The offence taken at political cartoons is particularly interesting, as many political cartoons are supposed to be somewhat offensive. If ire wasn’t raised they wouldn’t be doing their job. Caricatures are gruesome, shit is smeared liberally (not literally) around the canvas and politicians are mercilessly mocked. But this is a good thing. Politicians need to be mercilessly mocked. They have so much power over our lives and our livelihoods that they need to be reminded that they’re not gods and that the people still hold the power. Ok, maybe just the power to mock and draw you at stool, but that’s still power!
Martin spoke about the aftermath of the Charlie Hebdo shootings and the big decision of what to cartoon the very next day. All eyes were on political cartoonists; who would draw Mohammed? Who would be too afraid? Some idiots almost felt they were owed a drawing of Mohammed in the paper in order justify their own political leanings and to hell with the danger that would bring to the cartoonists, their families, and the people who work in newspaper offices, both here and in the middle east. Instead of calmly thinking things through or asking why, they scream “I’m offended” from the rooftops.
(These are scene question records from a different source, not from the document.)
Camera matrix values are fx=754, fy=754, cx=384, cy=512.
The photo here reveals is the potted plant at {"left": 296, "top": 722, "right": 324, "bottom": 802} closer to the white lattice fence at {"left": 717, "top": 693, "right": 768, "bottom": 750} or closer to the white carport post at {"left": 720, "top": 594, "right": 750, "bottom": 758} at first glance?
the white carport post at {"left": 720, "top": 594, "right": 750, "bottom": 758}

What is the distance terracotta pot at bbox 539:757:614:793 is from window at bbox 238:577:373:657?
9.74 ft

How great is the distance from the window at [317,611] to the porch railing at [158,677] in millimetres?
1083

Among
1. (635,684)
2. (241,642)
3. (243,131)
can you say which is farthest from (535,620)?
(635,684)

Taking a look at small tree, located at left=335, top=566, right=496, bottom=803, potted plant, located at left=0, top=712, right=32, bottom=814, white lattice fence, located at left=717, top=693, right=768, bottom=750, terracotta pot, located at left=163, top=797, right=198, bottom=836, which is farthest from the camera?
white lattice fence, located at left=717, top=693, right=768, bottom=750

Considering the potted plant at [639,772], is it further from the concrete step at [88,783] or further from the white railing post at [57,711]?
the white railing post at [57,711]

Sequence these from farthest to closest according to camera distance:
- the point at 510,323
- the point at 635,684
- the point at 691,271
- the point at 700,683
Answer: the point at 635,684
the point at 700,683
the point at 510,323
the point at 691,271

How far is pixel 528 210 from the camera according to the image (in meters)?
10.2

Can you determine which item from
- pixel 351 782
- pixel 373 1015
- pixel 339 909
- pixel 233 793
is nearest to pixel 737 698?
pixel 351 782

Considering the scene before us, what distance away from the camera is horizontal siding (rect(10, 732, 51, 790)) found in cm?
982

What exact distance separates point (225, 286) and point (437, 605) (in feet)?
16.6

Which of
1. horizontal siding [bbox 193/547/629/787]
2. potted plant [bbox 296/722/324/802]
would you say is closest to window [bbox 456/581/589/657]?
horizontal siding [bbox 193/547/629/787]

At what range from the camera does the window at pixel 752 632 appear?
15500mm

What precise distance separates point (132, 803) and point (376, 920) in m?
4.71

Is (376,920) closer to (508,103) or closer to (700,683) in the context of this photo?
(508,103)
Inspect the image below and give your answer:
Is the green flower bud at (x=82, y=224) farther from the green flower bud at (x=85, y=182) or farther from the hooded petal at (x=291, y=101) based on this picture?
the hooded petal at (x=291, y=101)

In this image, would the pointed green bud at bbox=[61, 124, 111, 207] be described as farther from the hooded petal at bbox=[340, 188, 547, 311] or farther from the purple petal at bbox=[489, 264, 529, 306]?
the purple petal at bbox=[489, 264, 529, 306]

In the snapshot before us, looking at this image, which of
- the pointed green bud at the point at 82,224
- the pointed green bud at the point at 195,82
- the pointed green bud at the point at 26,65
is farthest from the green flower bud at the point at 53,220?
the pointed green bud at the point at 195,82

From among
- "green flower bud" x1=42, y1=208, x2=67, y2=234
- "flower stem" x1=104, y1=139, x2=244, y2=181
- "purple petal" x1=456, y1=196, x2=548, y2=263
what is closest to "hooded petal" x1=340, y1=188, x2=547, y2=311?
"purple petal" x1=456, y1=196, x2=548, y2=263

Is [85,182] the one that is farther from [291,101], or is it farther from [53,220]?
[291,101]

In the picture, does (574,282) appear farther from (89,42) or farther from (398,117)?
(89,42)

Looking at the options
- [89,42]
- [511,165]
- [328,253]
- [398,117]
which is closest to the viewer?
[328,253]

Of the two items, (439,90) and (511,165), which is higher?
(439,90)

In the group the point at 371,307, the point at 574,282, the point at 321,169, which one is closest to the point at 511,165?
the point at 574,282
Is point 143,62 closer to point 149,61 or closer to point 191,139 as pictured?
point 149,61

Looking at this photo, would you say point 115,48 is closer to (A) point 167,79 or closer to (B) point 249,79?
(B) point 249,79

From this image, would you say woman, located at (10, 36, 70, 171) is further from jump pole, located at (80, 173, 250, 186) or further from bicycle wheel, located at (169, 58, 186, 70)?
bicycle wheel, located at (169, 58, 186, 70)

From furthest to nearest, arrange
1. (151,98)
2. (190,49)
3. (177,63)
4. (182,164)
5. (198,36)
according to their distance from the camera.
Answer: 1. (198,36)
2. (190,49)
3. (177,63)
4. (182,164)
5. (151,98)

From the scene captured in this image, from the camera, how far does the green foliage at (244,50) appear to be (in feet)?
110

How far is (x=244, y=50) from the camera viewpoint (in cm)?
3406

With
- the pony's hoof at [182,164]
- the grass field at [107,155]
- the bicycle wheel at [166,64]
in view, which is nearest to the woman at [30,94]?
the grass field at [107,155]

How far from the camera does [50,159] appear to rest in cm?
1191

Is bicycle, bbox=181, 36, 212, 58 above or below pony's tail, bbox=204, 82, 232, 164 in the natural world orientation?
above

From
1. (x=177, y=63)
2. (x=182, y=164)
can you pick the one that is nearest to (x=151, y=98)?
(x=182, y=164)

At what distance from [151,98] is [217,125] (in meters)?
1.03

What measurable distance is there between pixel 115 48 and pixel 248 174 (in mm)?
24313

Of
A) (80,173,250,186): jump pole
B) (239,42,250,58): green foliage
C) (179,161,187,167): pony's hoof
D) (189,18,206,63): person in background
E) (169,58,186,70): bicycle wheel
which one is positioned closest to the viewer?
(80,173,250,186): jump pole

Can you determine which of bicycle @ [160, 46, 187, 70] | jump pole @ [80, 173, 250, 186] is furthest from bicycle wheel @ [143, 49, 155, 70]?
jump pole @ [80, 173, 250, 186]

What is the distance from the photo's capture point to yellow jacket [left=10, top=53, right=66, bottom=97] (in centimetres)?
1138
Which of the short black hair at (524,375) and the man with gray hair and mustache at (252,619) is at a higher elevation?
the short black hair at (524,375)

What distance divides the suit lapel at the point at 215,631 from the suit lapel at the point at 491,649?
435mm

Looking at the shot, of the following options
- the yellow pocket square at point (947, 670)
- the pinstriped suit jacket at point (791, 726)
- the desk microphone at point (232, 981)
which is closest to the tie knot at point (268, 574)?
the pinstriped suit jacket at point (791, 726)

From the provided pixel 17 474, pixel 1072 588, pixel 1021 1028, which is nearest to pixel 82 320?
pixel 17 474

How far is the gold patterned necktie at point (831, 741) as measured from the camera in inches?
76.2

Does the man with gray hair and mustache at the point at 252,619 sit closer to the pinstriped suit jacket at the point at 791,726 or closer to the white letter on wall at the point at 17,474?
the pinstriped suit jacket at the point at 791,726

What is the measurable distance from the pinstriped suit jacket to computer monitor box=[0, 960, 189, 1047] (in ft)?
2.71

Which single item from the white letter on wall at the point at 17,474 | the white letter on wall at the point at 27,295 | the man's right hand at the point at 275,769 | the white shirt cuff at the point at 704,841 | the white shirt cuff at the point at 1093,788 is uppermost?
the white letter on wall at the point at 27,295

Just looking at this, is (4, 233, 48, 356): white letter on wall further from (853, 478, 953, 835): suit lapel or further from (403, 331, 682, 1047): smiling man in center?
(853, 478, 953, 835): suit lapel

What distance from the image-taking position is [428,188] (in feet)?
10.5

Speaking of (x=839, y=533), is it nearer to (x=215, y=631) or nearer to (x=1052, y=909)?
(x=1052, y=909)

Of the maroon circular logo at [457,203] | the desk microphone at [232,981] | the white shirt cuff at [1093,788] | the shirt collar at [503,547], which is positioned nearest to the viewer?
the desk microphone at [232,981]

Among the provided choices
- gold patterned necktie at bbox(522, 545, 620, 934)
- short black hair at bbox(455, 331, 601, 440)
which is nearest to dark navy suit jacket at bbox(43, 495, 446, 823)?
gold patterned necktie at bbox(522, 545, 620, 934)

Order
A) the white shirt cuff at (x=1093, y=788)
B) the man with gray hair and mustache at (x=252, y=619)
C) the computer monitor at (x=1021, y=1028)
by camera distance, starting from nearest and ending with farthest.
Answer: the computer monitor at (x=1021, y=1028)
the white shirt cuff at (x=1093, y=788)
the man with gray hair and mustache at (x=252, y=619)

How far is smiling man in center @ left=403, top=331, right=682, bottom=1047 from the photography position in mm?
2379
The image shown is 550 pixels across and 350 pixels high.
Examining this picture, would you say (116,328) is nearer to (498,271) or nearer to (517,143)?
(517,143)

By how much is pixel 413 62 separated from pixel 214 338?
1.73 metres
People seek validation for this offence they’ve taken. It seems to come from a strange, mistaken belief that every thing should be for them. Most people you see in everyday life can see a picture they don’t like, or an article they disagree with on a trivial level and just get on with living. But if you think the world revolves around you then things you don’t like have to be changed, until presumably the world is full of only things that you agree with and everyone has the same opinion. Sounds pretty dull, huh?
Being offended can be good. It can spark you into action to change the wrongs you see in the world, but the action you take has to be sensible. Telling someone you don’t like their cartoons when thousands of others clearly do is pretty pointless. It’s merely sharing a nasty opinion with someone who isn’t interested in hearing it. Having a reasoned political debate with someone over a subject raised in a cartoon is better, unless your only argument is that you’re terribly offended and the cartoonist’s mother is a whore. Not useful to anyone.
Replying to someone who has raised a valid point is fine. It sparks healthy debate. Replying to someone who just wants the world to know they’re offended only feeds the fire. They realise they’ve been heard, they’ve made a mark rather than just shouting into the abyss. I first realised this fact when I was a teenager dealing with boys. There is nothing worse than not having an answer or being ignored, especially if you’ve just sent a text message to someone you fancy. It’s much worse than getting a nasty answer or having an argument, because that gives you new information, something to feed off and something to try and justify any shitty behaviour you might be planning. When you don’t get an answer you’re left to stew in your own juices without any feedback or acknowledgement that you’ve even made a ripple.
It’s understandable to a degree. We all have a need to be heard, to feel like our opinion matters. That’s why we blog, that’s why people cartoon. We need to say “hey, this is how I feel about this”. Then we build connections as other people come out of the woodwork and agree or debate with us. Laughing and mocking something only works if others laugh with you. I think that’s why people kill cartoonists, because it’s a very effective way of getting a message across.
To sum up, please stop killing cartoonists. They’re bloody fantastic. Even the ones who draw you with pineapples.